> 任务说明 a: 在下面的数据行中找出所有含有单词"track"的行，并把这些行逐一抄出来。

Delete Operation for Two Strings

Given two words word1 and word2, find the minimum number of steps required to make word1 and word2 the same, where in each step you can delete one character in either string.

Example 1:

Input: "sea", "eat"
Output: 2
Explanation: You need one step to make "sea" to "ea" and another step to make "eat" to "ea".
 

Note:

1. The length of given words won’t exceed 500.
2. Characters in given words can only be lower-case letters.

解析

題目要求，求出如何能快速的使得word1與word2兩個單詞變成一樣的。這題是考察最長公共子序列(LCS)的應用，求出LCS，然後使用

word1.length+word2.length-2lcs即可求得結果。

兩種解題思路，第一種是比較熟悉的動態規劃:

建立狀態轉移方程，dp[i][j]，用來記錄word1中【0，i】與word2中索引[0,j]中的LCS，

• 當word1[i-1]==word2[j-1]
  時，dp[i][j]=dp[i-1][j-1]
• 否則dp[i][j] = 1 + Math.min(dp[i - 1][j], dp[i][j - 1])，相當於退而求次，如果i-1或j-1位置不相等，那麼我們使得word1,word2向後退一步，用i與j-1或者i-1與j來比較。

数据集行
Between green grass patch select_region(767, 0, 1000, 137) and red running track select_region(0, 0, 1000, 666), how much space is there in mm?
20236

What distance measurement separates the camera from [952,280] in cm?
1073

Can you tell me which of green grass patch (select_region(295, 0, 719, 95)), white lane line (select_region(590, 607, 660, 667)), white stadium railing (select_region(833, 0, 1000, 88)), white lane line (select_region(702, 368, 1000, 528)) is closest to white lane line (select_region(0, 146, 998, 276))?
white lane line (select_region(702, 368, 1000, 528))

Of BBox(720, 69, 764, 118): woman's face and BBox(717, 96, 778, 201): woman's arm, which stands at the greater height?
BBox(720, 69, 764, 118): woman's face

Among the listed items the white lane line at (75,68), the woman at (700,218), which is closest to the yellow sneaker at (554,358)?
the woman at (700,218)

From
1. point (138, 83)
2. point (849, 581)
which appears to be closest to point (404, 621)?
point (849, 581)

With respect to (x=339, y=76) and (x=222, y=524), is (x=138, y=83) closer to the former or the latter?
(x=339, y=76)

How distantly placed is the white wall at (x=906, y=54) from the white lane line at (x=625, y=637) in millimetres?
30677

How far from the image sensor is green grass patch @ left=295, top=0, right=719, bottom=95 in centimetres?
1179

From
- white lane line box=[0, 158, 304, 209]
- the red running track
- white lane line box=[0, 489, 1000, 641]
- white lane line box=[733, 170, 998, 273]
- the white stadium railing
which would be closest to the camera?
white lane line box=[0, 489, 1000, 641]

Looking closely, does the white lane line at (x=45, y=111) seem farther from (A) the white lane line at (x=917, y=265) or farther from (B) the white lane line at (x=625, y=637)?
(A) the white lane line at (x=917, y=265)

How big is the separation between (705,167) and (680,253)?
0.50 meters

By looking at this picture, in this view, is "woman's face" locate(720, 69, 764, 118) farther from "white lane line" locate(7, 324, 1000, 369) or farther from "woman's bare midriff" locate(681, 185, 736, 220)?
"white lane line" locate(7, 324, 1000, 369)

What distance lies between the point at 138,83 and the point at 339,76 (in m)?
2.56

> 任务说明 b:
根据上面的题解回答下列问题：
(i) 示例1的输出是多少？
(ii) 给定单词的长度不会超过多少？
(iii) 解析说这道题考察的是哪种方法的应用？

> 书面回答 a:
Between green grass patch select_region(767, 0, 1000, 137) and red running track select_region(0, 0, 1000, 666), how much space is there in mm?
- the red running track

> 书面回答 b:
(i) 2
(ii) 500
(iii) 最长公共子序列（LCS）